**WORK REQUIRED**
Retype all the entries word for word, but omit the pictures.

[Extracted page text data]

^^^^^^^^

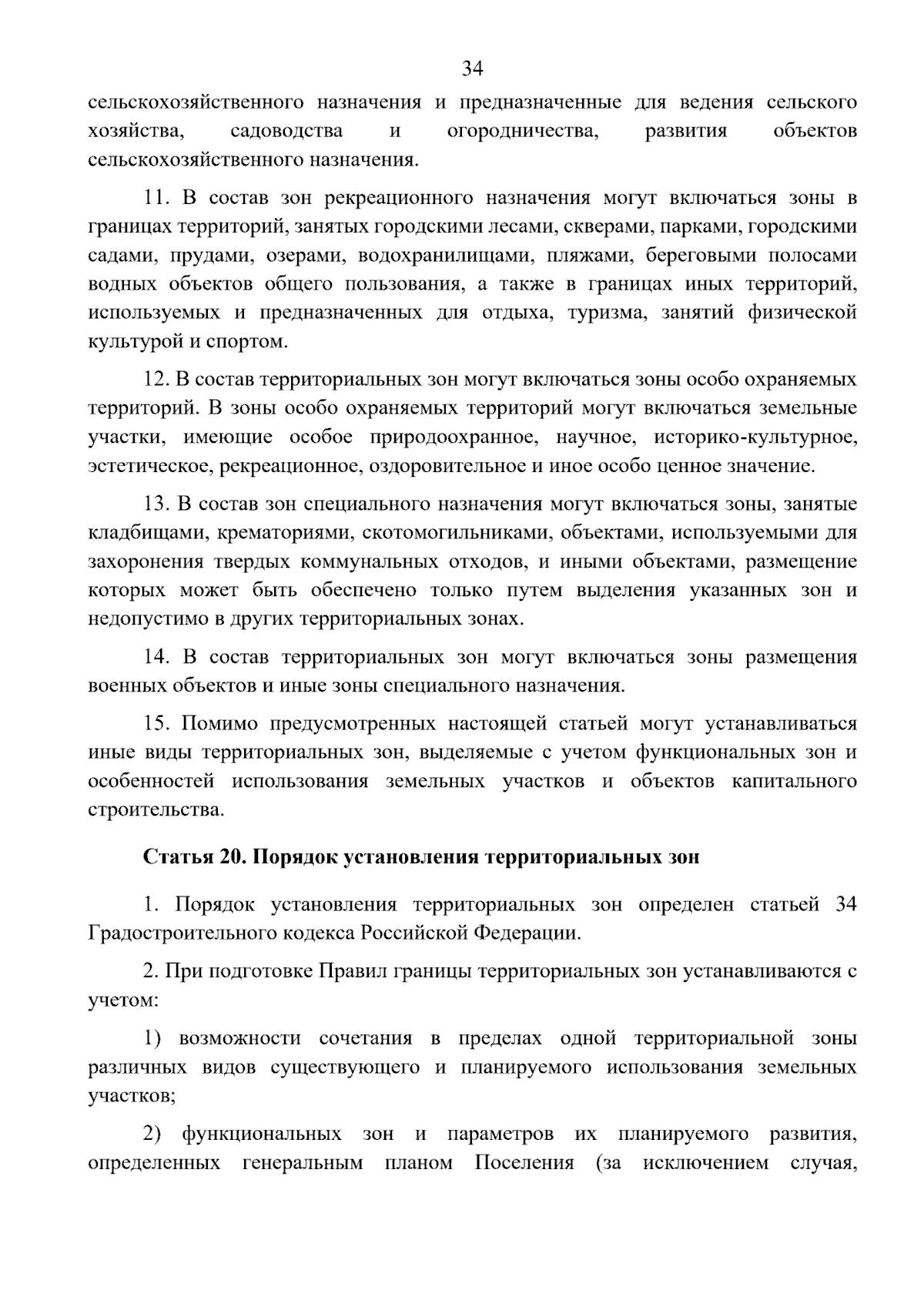 34

сельскохозяйственного назначения и предназначенные для ведения сельского хозяйства, садоводства и огородничества, развития объектов сельскохозяйственного назначения.

11. В состав зон рекреационного назначения могут включаться зоны в границах территорий, занятых городскими лесами, скверами, парками, городскими садами, прудами, озерами, водохранилищами, пляжами, береговыми полосами водных объектов общего пользования, а также в границах иных территорий, используемых и предназначенных для отдыха, туризма, занятий физической культурой и спортом.

12. В состав территориальных зон могут включаться зоны особо охраняемых территорий. В зоны особо охраняемых территорий могут включаться земельные участки, имеющие особое природоохранное, научное, историко-культурное, эстетическое, рекреационное, оздоровительное и иное особо ценное значение.

13. В состав зон специального назначения могут включаться зоны, занятые кладбищами, крематориями, скотомогильниками, объектами, используемыми для захоронения твердых коммунальных отходов, и иными объектами, размещение которых может быть обеспечено только путем выделения указанных зон и недопустимо в других территориальных зонах.

14. В состав территориальных зон могут включаться зоны размещения военных объектов и иные зоны специального назначения.

15. Помимо предусмотренных настоящей статьей могут устанавливаться иные виды территориальных зон, выделяемые с учетом функциональных зон и особенностей использования земельных участков и объектов капитального строительства.

Статья 20. Порядок установления территориальных зон

1. Порядок установления территориальных зон определен статьей 34 Градостроительного кодекса Российской Федерации.

2. При подготовке Правил границы территориальных зон устанавливаются с учетом:

1) возможности сочетания в пределах одной территориальной зоны различных видов существующего и планируемого использования земельных участков;

2) функциональных зон и параметров их планируемого развития, определенных генеральным планом Поселения (за исключением случая,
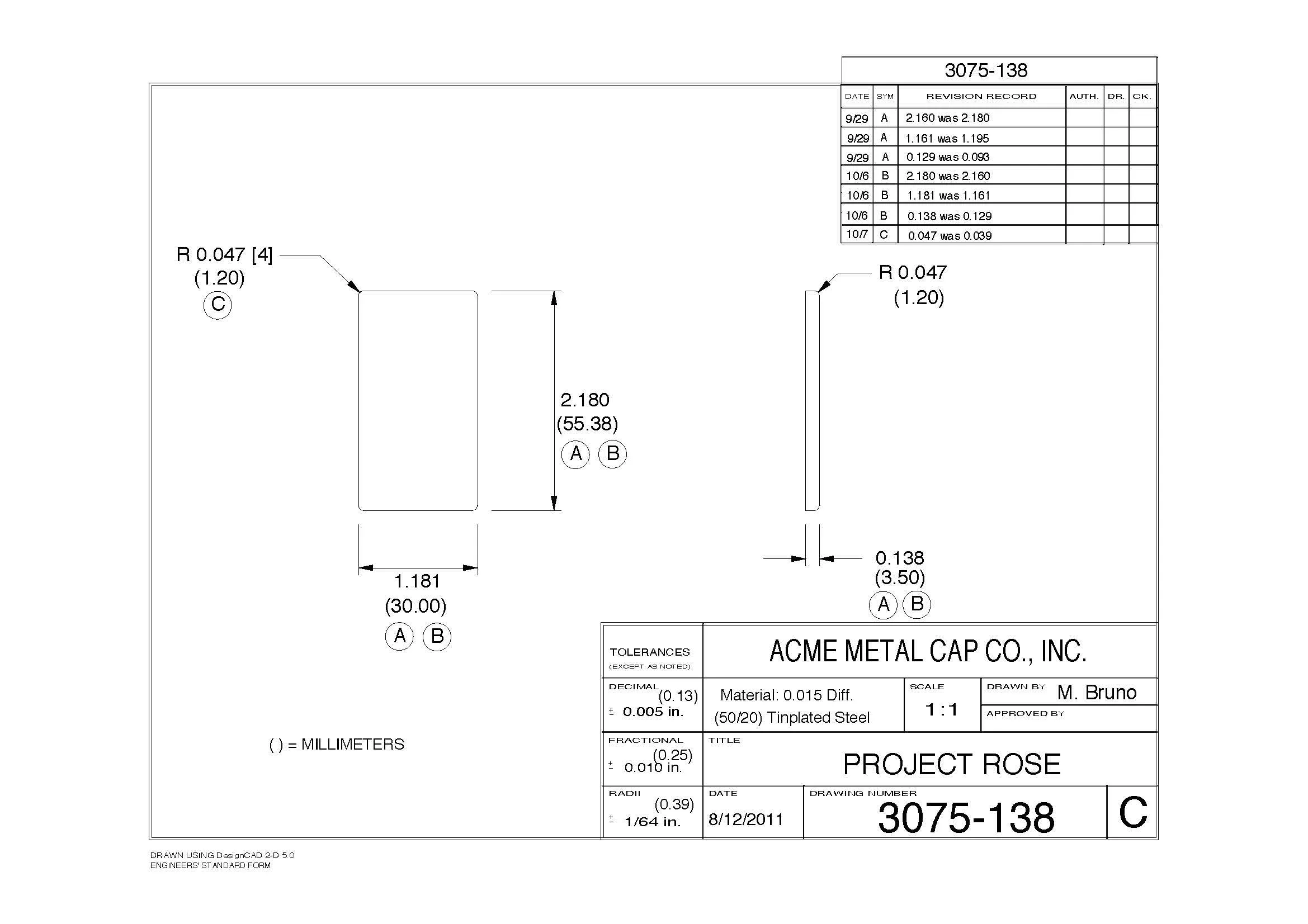 3075-138

| DATE | SYM | REVISION RECORD | AUTH. | DR. | CK. |
|---|---|---|---|---|---|
| 9/29 | A | 2.160 was 2.180 | | | |
| 9/29 | A | 1.161 was 1.195 | | | |
| 9/29 | A | 0.129 was 0.093 | | | |
| 10/6 | B | 2.180 was 2.160 | | | |
| 10/6 | B | 1.181 was 1.161 | | | |
| 10/6 | B | 0.138 was 0.129 | | | |
| 10/7 | C | 0.047 was 0.039 | | | |

R 0.047 [4]
(1.20)
C

R 0.047
(1.20)

2.180
(55.38)
A B

1.181
(30.00)
A B

0.138
(3.50)
A B

( ) = MILLIMETERS

TOLERANCES
(EXCEPT AS NOTED)

ACME METAL CAP CO., INC.

DECIMAL (0.13)
± 0.005 in.

Material: 0.015 Diff.
(50/20) Tinplated Steel

SCALE
1 : 1

DRAWN BY M. Bruno
APPROVED BY

FRACTIONAL (0.25)
± 0.010 in.

TITLE
PROJECT ROSE

RADII (0.39)
± 1/64 in.

DATE
8/12/2011

DRAWING NUMBER
3075-138

C

DRAWN USING DesignCAD 2-D 5.0
ENGINEERS' STANDARD FORM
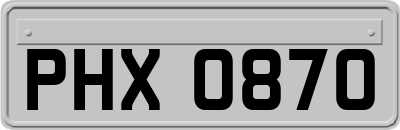 PHX 0870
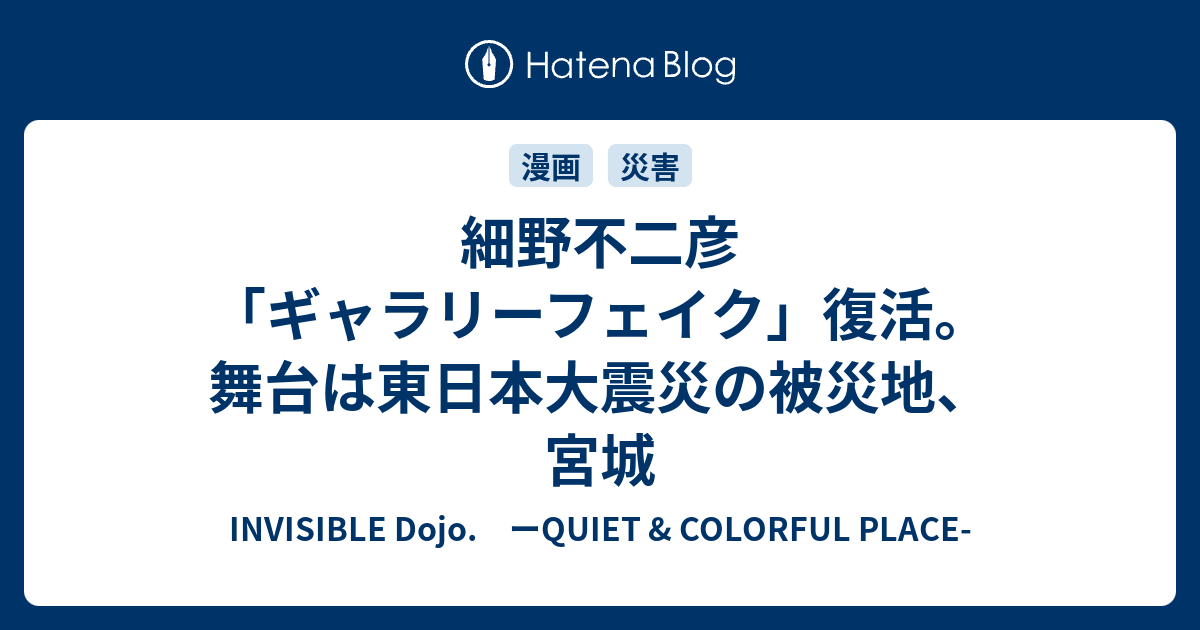 Hatena Blog

漫画 災害

細野不二彦「ギャラリーフェイク」復活。舞台は東日本大震災の被災地、宮城

INVISIBLE Dojo.　ーQUIET & COLORFUL PLACE-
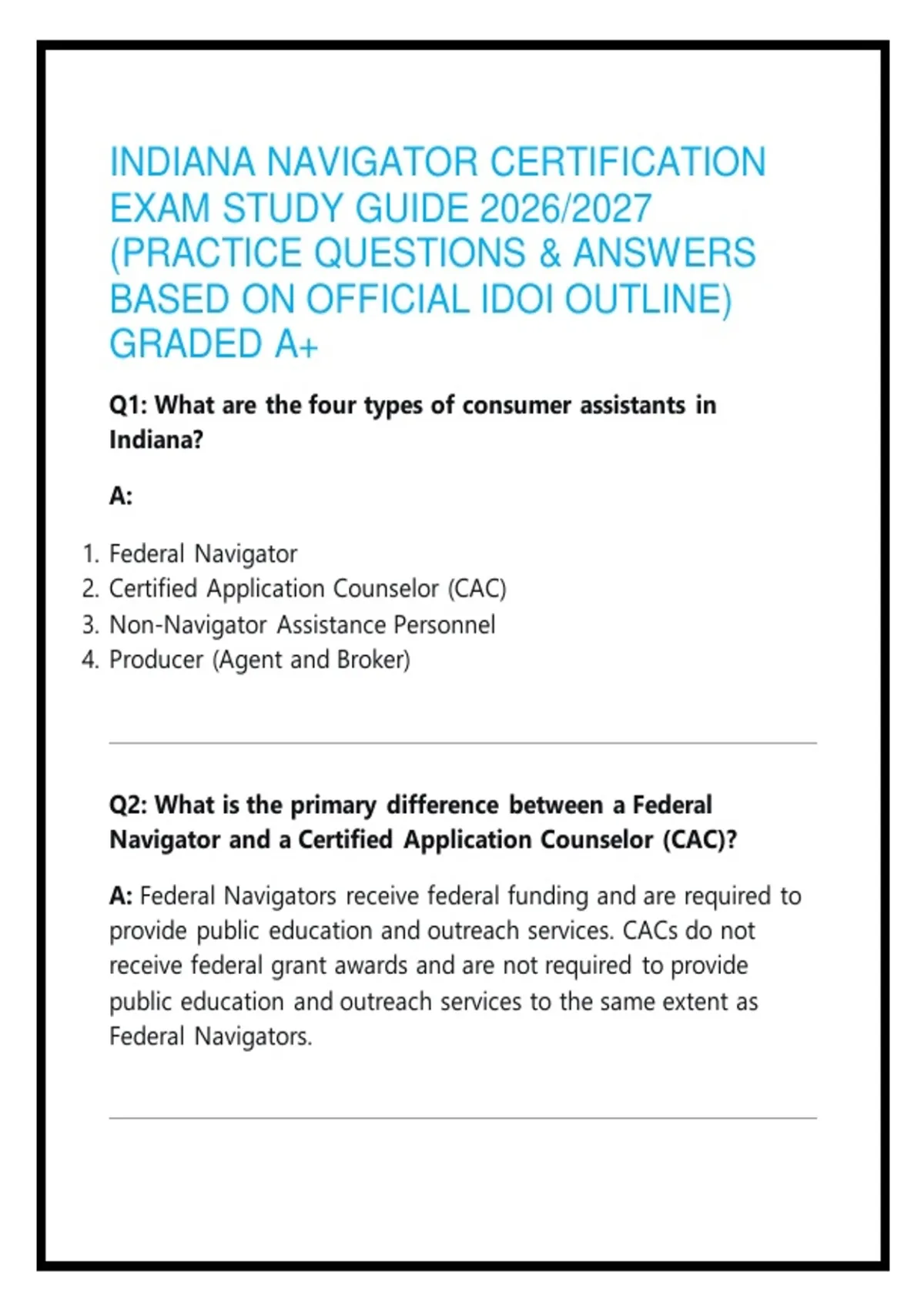 INDIANA NAVIGATOR CERTIFICATION EXAM STUDY GUIDE 2026/2027 (PRACTICE QUESTIONS & ANSWERS BASED ON OFFICIAL IDOI OUTLINE) GRADED A+

Q1: What are the four types of consumer assistants in Indiana?

A:

1. Federal Navigator
2. Certified Application Counselor (CAC)
3. Non-Navigator Assistance Personnel
4. Producer (Agent and Broker)

Q2: What is the primary difference between a Federal Navigator and a Certified Application Counselor (CAC)?

A: Federal Navigators receive federal funding and are required to provide public education and outreach services. CACs do not receive federal grant awards and are not required to provide public education and outreach services to the same extent as Federal Navigators.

^^^^^^^^

**ANSWER BELOW**
 34

сельскохозяйственного назначения и предназначенные для ведения сельского хозяйства, садоводства и огородничества, развития объектов сельскохозяйственного назначения.

11. В состав зон рекреационного назначения могут включаться зоны в границах территорий, занятых городскими лесами, скверами, парками, городскими садами, прудами, озерами, водохранилищами, пляжами, береговыми полосами водных объектов общего пользования, а также в границах иных территорий, используемых и предназначенных для отдыха, туризма, занятий физической культурой и спортом.

12. В состав территориальных зон могут включаться зоны особо охраняемых территорий. В зоны особо охраняемых территорий могут включаться земельные участки, имеющие особое природоохранное, научное, историко-культурное, эстетическое, рекреационное, оздоровительное и иное особо ценное значение.

13. В состав зон специального назначения могут включаться зоны, занятые кладбищами, крематориями, скотомогильниками, объектами, используемыми для захоронения твердых коммунальных отходов, и иными объектами, размещение которых может быть обеспечено только путем выделения указанных зон и недопустимо в других территориальных зонах.

14. В состав территориальных зон могут включаться зоны размещения военных объектов и иные зоны специального назначения.

15. Помимо предусмотренных настоящей статьей могут устанавливаться иные виды территориальных зон, выделяемые с учетом функциональных зон и особенностей использования земельных участков и объектов капитального строительства.

Статья 20. Порядок установления территориальных зон

1. Порядок установления территориальных зон определен статьей 34 Градостроительного кодекса Российской Федерации.

2. При подготовке Правил границы территориальных зон устанавливаются с учетом:

1) возможности сочетания в пределах одной территориальной зоны различных видов существующего и планируемого использования земельных участков;

2) функциональных зон и параметров их планируемого развития, определенных генеральным планом Поселения (за исключением случая,
 3075-138

| DATE | SYM | REVISION RECORD | AUTH. | DR. | CK. |
|---|---|---|---|---|---|
| 9/29 | A | 2.160 was 2.180 | | | |
| 9/29 | A | 1.161 was 1.195 | | | |
| 9/29 | A | 0.129 was 0.093 | | | |
| 10/6 | B | 2.180 was 2.160 | | | |
| 10/6 | B | 1.181 was 1.161 | | | |
| 10/6 | B | 0.138 was 0.129 | | | |
| 10/7 | C | 0.047 was 0.039 | | | |

R 0.047 [4]
(1.20)
C

R 0.047
(1.20)

2.180
(55.38)
A B

1.181
(30.00)
A B

0.138
(3.50)
A B

( ) = MILLIMETERS

TOLERANCES
(EXCEPT AS NOTED)

ACME METAL CAP CO., INC.

DECIMAL (0.13)
± 0.005 in.

Material: 0.015 Diff.
(50/20) Tinplated Steel

SCALE
1 : 1

DRAWN BY M. Bruno
APPROVED BY

FRACTIONAL (0.25)
± 0.010 in.

TITLE
PROJECT ROSE

RADII (0.39)
± 1/64 in.

DATE
8/12/2011

DRAWING NUMBER
3075-138

C

DRAWN USING DesignCAD 2-D 5.0
ENGINEERS' STANDARD FORM
 PHX 0870
 Hatena Blog

漫画 災害

細野不二彦「ギャラリーフェイク」復活。舞台は東日本大震災の被災地、宮城

INVISIBLE Dojo.　ーQUIET & COLORFUL PLACE-
 INDIANA NAVIGATOR CERTIFICATION EXAM STUDY GUIDE 2026/2027 (PRACTICE QUESTIONS & ANSWERS BASED ON OFFICIAL IDOI OUTLINE) GRADED A+

Q1: What are the four types of consumer assistants in Indiana?

A:

1. Federal Navigator
2. Certified Application Counselor (CAC)
3. Non-Navigator Assistance Personnel
4. Producer (Agent and Broker)

Q2: What is the primary difference between a Federal Navigator and a Certified Application Counselor (CAC)?

A: Federal Navigators receive federal funding and are required to provide public education and outreach services. CACs do not receive federal grant awards and are not required to provide public education and outreach services to the same extent as Federal Navigators.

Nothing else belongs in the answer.